See further material including in-depth interviews and studies that compile lessons from a range of analytic efforts in the ‘Key resources’ on the right and ‘What’s new’ sections below. For guidance on how to integrate thematic considerations such as focus on gender dynamics, impact of digitalisation, further analysis of climate and environmental degradation on the world of work, or specific considerations for conflict settings into employment diagnostics, see the thematic deep dives section.

Process – How to implement employment diagnostics

ILO’s approach to employment diagnostics follows a participatory process involving constituents (government, and workers’ and employers’ organizations), along with development partners (UN, multilaterals, bilaterals), academics, thinktanks and NGOs, where relevant. This process ensures that relevant information is embedded in policy responses linked to crises and shocks, while supporting different views that have bearing on the analysis. While the conclusions of the study should be objective and fact-based, the consultative process during the analysis will enrich the insights and ensure ownership among actors who can act based on the study findings.
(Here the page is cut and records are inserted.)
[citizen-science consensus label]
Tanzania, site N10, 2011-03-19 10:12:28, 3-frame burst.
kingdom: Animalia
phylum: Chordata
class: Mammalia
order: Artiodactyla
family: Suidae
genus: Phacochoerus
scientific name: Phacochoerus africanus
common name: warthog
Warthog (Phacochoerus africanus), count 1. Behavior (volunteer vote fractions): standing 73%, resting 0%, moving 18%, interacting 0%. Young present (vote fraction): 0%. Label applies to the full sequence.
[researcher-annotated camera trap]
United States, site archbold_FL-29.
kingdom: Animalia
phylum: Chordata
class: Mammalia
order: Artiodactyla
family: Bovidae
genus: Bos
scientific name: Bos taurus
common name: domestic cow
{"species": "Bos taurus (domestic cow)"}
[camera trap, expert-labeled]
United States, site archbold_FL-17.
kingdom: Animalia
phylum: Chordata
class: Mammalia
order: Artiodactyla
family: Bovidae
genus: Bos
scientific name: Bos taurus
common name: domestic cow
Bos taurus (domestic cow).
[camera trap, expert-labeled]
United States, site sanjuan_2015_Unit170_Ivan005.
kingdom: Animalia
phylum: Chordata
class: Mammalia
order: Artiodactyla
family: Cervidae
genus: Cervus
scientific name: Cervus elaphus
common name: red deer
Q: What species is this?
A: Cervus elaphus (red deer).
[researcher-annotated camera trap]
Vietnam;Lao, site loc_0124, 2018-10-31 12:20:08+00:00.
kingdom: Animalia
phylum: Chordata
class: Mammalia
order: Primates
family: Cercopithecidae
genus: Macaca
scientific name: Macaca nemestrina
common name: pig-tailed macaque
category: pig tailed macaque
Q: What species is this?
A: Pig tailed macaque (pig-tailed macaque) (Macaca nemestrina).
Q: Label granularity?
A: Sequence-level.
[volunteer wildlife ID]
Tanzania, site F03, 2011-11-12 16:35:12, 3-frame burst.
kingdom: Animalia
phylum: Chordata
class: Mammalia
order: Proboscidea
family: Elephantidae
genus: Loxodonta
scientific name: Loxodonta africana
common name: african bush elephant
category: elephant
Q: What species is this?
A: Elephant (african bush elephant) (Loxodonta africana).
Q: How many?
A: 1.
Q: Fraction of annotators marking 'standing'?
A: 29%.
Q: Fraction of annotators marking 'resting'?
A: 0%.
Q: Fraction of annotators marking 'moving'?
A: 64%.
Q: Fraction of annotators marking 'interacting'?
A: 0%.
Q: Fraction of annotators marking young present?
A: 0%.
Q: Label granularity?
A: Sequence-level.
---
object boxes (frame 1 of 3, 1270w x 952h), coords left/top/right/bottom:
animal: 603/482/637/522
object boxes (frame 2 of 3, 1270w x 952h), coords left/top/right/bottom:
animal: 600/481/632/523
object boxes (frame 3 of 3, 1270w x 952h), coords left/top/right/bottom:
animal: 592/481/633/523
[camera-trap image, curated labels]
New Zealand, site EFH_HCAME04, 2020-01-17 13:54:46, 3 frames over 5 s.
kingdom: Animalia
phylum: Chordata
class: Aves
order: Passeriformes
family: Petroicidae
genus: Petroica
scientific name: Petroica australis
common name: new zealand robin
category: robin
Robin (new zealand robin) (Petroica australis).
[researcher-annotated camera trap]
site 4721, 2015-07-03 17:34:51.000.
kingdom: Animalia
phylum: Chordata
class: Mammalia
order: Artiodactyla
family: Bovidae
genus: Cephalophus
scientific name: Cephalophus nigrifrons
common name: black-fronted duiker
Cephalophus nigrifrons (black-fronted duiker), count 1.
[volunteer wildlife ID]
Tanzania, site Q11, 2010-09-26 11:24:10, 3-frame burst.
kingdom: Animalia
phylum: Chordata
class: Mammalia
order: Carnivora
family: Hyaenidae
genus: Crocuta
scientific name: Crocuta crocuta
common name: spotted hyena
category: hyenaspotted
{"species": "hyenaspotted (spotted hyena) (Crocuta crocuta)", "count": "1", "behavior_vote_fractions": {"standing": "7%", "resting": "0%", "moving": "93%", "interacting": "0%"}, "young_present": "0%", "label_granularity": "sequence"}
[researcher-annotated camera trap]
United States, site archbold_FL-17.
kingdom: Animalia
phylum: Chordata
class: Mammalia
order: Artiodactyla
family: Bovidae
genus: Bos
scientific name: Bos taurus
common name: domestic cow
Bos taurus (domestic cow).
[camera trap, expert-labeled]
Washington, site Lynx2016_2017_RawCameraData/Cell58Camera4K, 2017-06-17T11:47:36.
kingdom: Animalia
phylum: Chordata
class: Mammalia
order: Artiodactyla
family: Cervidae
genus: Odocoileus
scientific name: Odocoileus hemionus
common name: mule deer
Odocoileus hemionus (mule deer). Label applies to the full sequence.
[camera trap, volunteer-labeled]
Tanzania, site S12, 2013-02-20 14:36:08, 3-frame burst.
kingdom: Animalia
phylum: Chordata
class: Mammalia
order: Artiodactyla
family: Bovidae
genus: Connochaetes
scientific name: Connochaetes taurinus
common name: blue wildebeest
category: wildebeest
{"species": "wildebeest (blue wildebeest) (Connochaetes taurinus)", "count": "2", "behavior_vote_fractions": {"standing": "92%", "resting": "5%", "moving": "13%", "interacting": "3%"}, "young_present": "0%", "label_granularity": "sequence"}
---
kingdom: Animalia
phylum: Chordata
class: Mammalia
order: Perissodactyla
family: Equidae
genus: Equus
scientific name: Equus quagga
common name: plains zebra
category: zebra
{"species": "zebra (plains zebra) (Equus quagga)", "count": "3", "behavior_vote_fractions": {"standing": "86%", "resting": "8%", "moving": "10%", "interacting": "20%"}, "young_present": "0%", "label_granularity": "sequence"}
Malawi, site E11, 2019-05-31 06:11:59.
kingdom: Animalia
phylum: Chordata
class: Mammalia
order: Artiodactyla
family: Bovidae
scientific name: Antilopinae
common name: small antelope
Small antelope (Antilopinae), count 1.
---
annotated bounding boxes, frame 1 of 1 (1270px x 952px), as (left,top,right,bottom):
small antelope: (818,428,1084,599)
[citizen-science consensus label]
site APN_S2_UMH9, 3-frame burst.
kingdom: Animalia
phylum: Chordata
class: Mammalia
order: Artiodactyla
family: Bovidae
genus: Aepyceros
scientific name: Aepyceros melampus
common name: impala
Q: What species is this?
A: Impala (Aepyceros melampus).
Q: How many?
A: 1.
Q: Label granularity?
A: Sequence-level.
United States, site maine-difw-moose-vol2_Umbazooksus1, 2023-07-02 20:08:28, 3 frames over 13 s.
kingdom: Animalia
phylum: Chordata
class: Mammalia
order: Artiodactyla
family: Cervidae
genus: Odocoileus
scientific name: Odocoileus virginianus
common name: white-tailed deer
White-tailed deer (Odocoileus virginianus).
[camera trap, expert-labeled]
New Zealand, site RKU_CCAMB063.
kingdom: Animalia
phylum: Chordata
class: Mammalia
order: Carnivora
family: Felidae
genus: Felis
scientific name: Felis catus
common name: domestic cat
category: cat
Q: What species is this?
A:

The key steps when conducting an employment diagnostic study include:
  • Establish a task team: Undertaking employment diagnostics requires planning and resources. When possible, establishing a task team early on, composed of international and national labour market and employment specialists and development economists, will facilitate the work and ensure that different skills are covered.
  • Collect and review existing evidence, data, and studies: Before starting the analysis, it is necessary to identify and review existing recent diagnostics and impact assessments on the economy, employment and labour market. Also, discussions with key partners will be helpful to set the scene for the analysis.
  • Define the reference points for analysing change: To be able to analyse change and monitor recovery, it is important to understand the reference points before a crisis, at the peak of a crisis, and the present.
  • Collect the data and tabulate core tables for analysis: Once the framing of the research question has been established, it is time to collect and sort the data for analysis. What do the data tell you? Is it in line with the information from previous studies and from partners?
  • Write up the analytical conclusions that arise from the data and other available material: Write up the analysis based on the data and background information received from the key stakeholders. Using both quantitative and qualitative sources of data will help to deepen the understanding of the local context.
  • Validation and consultation with national constituents: Presentation and discussion of main findings and conclusions at a meeting with constituents are important for validation of the results. Preferably this could take place in form of a joint analytical workshop. Here, the conclusions can be discussed in light of the government strategies, policy notes, and other relevant frameworks that have bearing for the policy actions ahead.
  • Finalise the report and disseminate widely: After validation and consultation, the finalised report can be disseminated widely to all stakeholders and interested parties. Making sure the analysis is available to decision-makers and development actors, as well as general public contributes to transparency, mutual learning, and knowledge generation.